Remove any wallpaper or loose paint and plaster from the area. Make criss-cross scratches between the guidelines with a stanley knife to provide a key for the adhesive if necessary.
Use a mitre box to help cut an accurate mitre at the end of the first piece of coving. Take care to place the cornice the right way around and always double check that you are cutting the angle in the correct direction. It is always best to cut from a stable platform set at a suitable height; this will make things easier.
If your wall length is less than that of a piece of the cornice, you will need to accurately measure the wall and cut the other end with an appropriate mitre as well. This will normally be the reverse angle. When making the cuts, use a standard wood saw. Take your time with the mitres as the neater you do these, the less work you will have later on.
Spread an even layer of adhesive over the top and bottom of the back of the moulding - the areas that will be in contact with the walls and ceiling.
Press the cornice into place and line up the bottom edge with the pencil guideline. Press gently along the whole length so that the adhesive sticks evenly.
Long lengths of coving may sag or fall off before the adhesive has set. Temporarily support the bottom edge with one or two galvanised nails. You can remove these and fill the holes when the adhesive has dried. Depending on the type of cornice, you might also find it beneficial to put a couple of these nails in the ceiling as well to stop the cornice rolling forward. It is also advisable to use screws aswell. Countersink the screws first by twisting a Stanley knife into the face.

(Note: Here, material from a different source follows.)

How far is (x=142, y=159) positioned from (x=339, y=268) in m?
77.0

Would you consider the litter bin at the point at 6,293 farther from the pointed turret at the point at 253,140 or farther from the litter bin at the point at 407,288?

Use a paint scraper to remove any adhesive that oozes out from the top and bottom edges and to smooth the joint line. Fill any gaps with more adhesive then use a wet paintbrush to finish.
Continuing around the room, you can simply butt one piece up to the previous one with a straight join.
If you have any 'external' corners in the room, you will need to cut the two ends which join here with mitres in the opposite direction. This often causes problems since, not only have you got to remember to cut the angle the right way, but also the point to which you measure is different. The best way to remember and get it right is to always measure for the bottom edge of the cornice on external angles and the top edge for internal angles.
Try to make as few joints on the walls as possible. It's worth buying an extra full-length piece of cornice rather than use up two shorter sections - the result will be neater.
Very heavy plaster cornice will need to be fixed with screws at 500mm spacings to provide adequate support
Most plaster type cornice is fairly fragile so take care when lifting it so that it doesn't snap. Get the help of an assistant, particularly with the heavier plaster type.
It is always best to work from a platform rather than simply on a stepladder. Set up a safe and stable working platform using two pairs of steps or hop-ups and a suitable scaffold board. Be sure that the board is properly supported and strong enough to take your weight. This will enable you to concentrate on fixing the cornice, rather than having to continually move your steps.